(Task directions) What follows is a listing to be transcribed exactly.

(Provided data)
'''
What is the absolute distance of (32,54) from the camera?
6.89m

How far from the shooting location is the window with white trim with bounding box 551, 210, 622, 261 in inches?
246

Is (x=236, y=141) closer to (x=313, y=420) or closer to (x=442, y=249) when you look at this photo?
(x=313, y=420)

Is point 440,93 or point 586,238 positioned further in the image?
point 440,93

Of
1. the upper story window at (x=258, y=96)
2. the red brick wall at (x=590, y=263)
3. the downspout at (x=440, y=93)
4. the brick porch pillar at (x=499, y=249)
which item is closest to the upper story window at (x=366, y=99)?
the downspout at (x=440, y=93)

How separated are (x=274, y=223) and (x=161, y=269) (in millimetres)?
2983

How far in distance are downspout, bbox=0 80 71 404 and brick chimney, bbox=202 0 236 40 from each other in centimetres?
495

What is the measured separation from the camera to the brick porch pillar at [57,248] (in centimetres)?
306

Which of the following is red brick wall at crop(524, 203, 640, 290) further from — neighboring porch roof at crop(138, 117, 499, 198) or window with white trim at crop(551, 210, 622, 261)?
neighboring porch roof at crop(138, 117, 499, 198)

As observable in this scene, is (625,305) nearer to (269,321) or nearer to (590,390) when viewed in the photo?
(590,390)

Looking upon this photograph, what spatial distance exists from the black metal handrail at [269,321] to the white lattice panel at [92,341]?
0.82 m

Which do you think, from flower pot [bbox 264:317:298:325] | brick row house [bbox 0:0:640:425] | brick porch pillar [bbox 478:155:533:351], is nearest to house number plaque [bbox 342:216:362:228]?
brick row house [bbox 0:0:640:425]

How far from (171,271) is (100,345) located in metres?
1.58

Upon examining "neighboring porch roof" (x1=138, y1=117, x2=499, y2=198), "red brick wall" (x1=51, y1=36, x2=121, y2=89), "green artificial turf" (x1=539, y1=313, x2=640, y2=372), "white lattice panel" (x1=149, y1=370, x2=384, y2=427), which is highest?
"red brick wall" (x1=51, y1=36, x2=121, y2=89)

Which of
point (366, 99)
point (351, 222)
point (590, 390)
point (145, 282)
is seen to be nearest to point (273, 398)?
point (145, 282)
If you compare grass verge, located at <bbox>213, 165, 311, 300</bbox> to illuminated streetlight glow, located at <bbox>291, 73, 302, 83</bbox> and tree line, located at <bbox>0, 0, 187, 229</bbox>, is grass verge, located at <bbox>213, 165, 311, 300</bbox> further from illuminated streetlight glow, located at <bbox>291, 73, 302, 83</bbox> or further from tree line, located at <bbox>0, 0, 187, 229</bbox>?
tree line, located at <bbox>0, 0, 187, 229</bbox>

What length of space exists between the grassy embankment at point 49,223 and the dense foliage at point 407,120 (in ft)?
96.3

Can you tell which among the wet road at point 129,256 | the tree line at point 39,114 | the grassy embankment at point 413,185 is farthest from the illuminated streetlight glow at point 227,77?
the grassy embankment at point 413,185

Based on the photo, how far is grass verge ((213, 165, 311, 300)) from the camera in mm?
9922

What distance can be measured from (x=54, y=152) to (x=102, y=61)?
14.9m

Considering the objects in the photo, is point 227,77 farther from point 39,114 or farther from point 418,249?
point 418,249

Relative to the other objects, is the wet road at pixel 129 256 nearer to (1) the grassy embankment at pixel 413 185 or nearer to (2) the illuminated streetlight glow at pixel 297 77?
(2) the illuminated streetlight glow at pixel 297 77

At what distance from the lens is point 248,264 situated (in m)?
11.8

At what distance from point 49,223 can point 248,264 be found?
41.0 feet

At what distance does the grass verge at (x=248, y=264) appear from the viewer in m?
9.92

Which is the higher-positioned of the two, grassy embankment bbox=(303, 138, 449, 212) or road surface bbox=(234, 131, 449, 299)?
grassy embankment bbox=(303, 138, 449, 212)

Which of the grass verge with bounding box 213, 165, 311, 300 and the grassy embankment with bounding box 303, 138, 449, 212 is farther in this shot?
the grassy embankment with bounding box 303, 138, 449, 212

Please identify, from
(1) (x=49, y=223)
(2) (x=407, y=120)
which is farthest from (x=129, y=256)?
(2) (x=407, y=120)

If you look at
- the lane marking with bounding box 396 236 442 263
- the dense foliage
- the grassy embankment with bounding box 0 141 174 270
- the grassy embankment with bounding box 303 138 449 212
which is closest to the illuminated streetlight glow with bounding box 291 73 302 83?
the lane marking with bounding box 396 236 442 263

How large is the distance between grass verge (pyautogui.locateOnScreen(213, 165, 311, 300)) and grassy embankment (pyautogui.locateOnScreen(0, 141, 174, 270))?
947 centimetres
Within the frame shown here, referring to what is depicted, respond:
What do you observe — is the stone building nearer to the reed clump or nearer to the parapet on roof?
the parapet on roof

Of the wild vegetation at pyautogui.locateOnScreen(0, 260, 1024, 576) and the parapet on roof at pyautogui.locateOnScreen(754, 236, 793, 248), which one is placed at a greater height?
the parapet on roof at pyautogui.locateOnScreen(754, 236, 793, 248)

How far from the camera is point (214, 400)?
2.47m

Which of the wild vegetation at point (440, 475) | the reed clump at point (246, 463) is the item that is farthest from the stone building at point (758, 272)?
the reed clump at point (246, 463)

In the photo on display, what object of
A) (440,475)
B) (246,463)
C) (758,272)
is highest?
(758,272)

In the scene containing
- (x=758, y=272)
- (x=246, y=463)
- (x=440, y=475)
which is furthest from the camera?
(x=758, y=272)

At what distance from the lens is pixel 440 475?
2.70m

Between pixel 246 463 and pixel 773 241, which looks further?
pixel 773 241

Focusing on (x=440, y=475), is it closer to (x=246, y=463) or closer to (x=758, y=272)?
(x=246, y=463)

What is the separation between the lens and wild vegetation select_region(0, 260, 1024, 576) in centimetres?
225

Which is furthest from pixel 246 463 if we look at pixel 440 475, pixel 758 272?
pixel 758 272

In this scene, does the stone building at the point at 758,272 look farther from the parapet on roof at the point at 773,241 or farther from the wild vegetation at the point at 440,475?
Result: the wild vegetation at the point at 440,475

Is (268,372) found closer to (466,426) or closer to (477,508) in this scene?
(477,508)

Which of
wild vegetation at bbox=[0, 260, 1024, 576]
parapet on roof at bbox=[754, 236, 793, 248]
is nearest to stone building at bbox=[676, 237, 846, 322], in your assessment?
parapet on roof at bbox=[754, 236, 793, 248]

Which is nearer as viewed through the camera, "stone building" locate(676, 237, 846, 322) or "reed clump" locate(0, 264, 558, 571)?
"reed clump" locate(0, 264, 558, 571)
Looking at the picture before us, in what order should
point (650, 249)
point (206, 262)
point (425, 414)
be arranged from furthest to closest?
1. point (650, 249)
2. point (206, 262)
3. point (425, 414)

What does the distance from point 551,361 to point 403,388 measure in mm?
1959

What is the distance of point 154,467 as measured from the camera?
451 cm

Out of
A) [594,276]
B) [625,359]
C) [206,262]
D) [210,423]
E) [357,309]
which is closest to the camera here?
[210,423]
'''
(Result of this task)
What is the absolute distance of (32,54) from the camera?
6.89m

How far from the shooting location is the window with white trim with bounding box 551, 210, 622, 261 in inches?
246

Is (x=236, y=141) closer to (x=313, y=420) or closer to (x=442, y=249) when you look at this photo?
(x=313, y=420)

Is point 440,93 or point 586,238 positioned further in the image?
point 440,93

Of
1. the upper story window at (x=258, y=96)
2. the red brick wall at (x=590, y=263)
3. the downspout at (x=440, y=93)
4. the brick porch pillar at (x=499, y=249)
which item is closest to the upper story window at (x=366, y=99)?
the downspout at (x=440, y=93)

How separated are (x=274, y=223) and (x=161, y=269) (in millimetres)?
2983

How far in distance are downspout, bbox=0 80 71 404 and brick chimney, bbox=202 0 236 40 from each other in centimetres?
495

What is the measured separation from the camera to the brick porch pillar at [57,248] (in centimetres)?
306

Which of the following is red brick wall at crop(524, 203, 640, 290) further from — neighboring porch roof at crop(138, 117, 499, 198) or window with white trim at crop(551, 210, 622, 261)?
neighboring porch roof at crop(138, 117, 499, 198)

As observable in this scene, is (625,305) nearer to (269,321) or nearer to (590,390) when viewed in the photo?
(590,390)

Looking upon this photograph, what spatial distance exists from the black metal handrail at [269,321] to the white lattice panel at [92,341]?
0.82 m

Which do you think, from flower pot [bbox 264:317:298:325] | brick row house [bbox 0:0:640:425] | brick porch pillar [bbox 478:155:533:351], is nearest to house number plaque [bbox 342:216:362:228]?
brick row house [bbox 0:0:640:425]

How far from (171,271) is (100,345) located in metres?
1.58

Upon examining "neighboring porch roof" (x1=138, y1=117, x2=499, y2=198), "red brick wall" (x1=51, y1=36, x2=121, y2=89), "green artificial turf" (x1=539, y1=313, x2=640, y2=372), "white lattice panel" (x1=149, y1=370, x2=384, y2=427), which is highest?
"red brick wall" (x1=51, y1=36, x2=121, y2=89)

Which of
point (366, 99)
point (351, 222)
point (590, 390)
point (145, 282)
is seen to be nearest to point (273, 398)?
point (145, 282)
If you compare grass verge, located at <bbox>213, 165, 311, 300</bbox> to illuminated streetlight glow, located at <bbox>291, 73, 302, 83</bbox> and tree line, located at <bbox>0, 0, 187, 229</bbox>, is grass verge, located at <bbox>213, 165, 311, 300</bbox> further from illuminated streetlight glow, located at <bbox>291, 73, 302, 83</bbox> or further from tree line, located at <bbox>0, 0, 187, 229</bbox>?
tree line, located at <bbox>0, 0, 187, 229</bbox>

What length of space exists between the grassy embankment at point 49,223 and the dense foliage at point 407,120 (in ft)?
96.3

Can you tell which among the wet road at point 129,256 | the tree line at point 39,114 | the grassy embankment at point 413,185 is farthest from the illuminated streetlight glow at point 227,77?
the grassy embankment at point 413,185

Based on the photo, how far is grass verge ((213, 165, 311, 300)) from the camera in mm?
9922

What distance can be measured from (x=54, y=152) to (x=102, y=61)?
14.9m

Considering the objects in the photo, is point 227,77 farther from point 39,114 or farther from point 418,249?
point 418,249

Relative to the other objects, is the wet road at pixel 129 256 nearer to (1) the grassy embankment at pixel 413 185 or nearer to (2) the illuminated streetlight glow at pixel 297 77?
(2) the illuminated streetlight glow at pixel 297 77

At what distance from the lens is point 248,264 situated (in m)?
11.8

At what distance from point 49,223 can point 248,264 be found?
41.0 feet

At what distance does the grass verge at (x=248, y=264) appear from the viewer in m?
9.92

Which is the higher-positioned of the two, grassy embankment bbox=(303, 138, 449, 212) or road surface bbox=(234, 131, 449, 299)?
grassy embankment bbox=(303, 138, 449, 212)

Which of the grass verge with bounding box 213, 165, 311, 300 and the grassy embankment with bounding box 303, 138, 449, 212 is farther in this shot?
the grassy embankment with bounding box 303, 138, 449, 212

Please identify, from
(1) (x=49, y=223)
(2) (x=407, y=120)
which is farthest from (x=129, y=256)?
(2) (x=407, y=120)

If you look at
- the lane marking with bounding box 396 236 442 263
- the dense foliage
- the grassy embankment with bounding box 0 141 174 270
- the grassy embankment with bounding box 303 138 449 212
which is closest to the illuminated streetlight glow with bounding box 291 73 302 83?
the lane marking with bounding box 396 236 442 263

How large is the distance between grass verge (pyautogui.locateOnScreen(213, 165, 311, 300)) and grassy embankment (pyautogui.locateOnScreen(0, 141, 174, 270))?
947 centimetres
Within the frame shown here, referring to what is depicted, respond:
What do you observe — is the stone building nearer to the reed clump or nearer to the parapet on roof?
the parapet on roof

Of the wild vegetation at pyautogui.locateOnScreen(0, 260, 1024, 576) and the parapet on roof at pyautogui.locateOnScreen(754, 236, 793, 248), which one is placed at a greater height?
the parapet on roof at pyautogui.locateOnScreen(754, 236, 793, 248)

How far from the camera is point (214, 400)?
2.47m

Which of the wild vegetation at point (440, 475) | the reed clump at point (246, 463) is the item that is farthest from the stone building at point (758, 272)?
the reed clump at point (246, 463)

In the photo on display, what object of
A) (440,475)
B) (246,463)
C) (758,272)
is highest?
(758,272)

In the scene containing
- (x=758, y=272)
- (x=246, y=463)
- (x=440, y=475)
which is furthest from the camera?
(x=758, y=272)

At what distance from the lens is pixel 440 475?
2.70m

Between pixel 246 463 and pixel 773 241, which looks further?
pixel 773 241

Focusing on (x=440, y=475), is it closer to (x=246, y=463) or closer to (x=758, y=272)?
(x=246, y=463)

What is the separation between the lens and wild vegetation select_region(0, 260, 1024, 576) in centimetres?
225

Which is furthest from pixel 246 463 if we look at pixel 440 475, pixel 758 272?
pixel 758 272

In this scene, does the stone building at the point at 758,272 look farther from the parapet on roof at the point at 773,241 or farther from the wild vegetation at the point at 440,475?
Result: the wild vegetation at the point at 440,475

Is (268,372) found closer to (466,426) or closer to (477,508) in this scene?
(477,508)

Which of
wild vegetation at bbox=[0, 260, 1024, 576]
parapet on roof at bbox=[754, 236, 793, 248]
is nearest to stone building at bbox=[676, 237, 846, 322], in your assessment?
parapet on roof at bbox=[754, 236, 793, 248]

Which is nearer as viewed through the camera, "stone building" locate(676, 237, 846, 322) or "reed clump" locate(0, 264, 558, 571)?
"reed clump" locate(0, 264, 558, 571)
Looking at the picture before us, in what order should
point (650, 249)
point (206, 262)
point (425, 414)
be arranged from furthest to closest?
1. point (650, 249)
2. point (206, 262)
3. point (425, 414)

What does the distance from point 551,361 to point 403,388 measure in mm?
1959

What is the distance of point 154,467 as measured from the camera?
451 cm

Out of
A) [594,276]
B) [625,359]
C) [206,262]
D) [210,423]
E) [357,309]
which is closest to the camera here?
[210,423]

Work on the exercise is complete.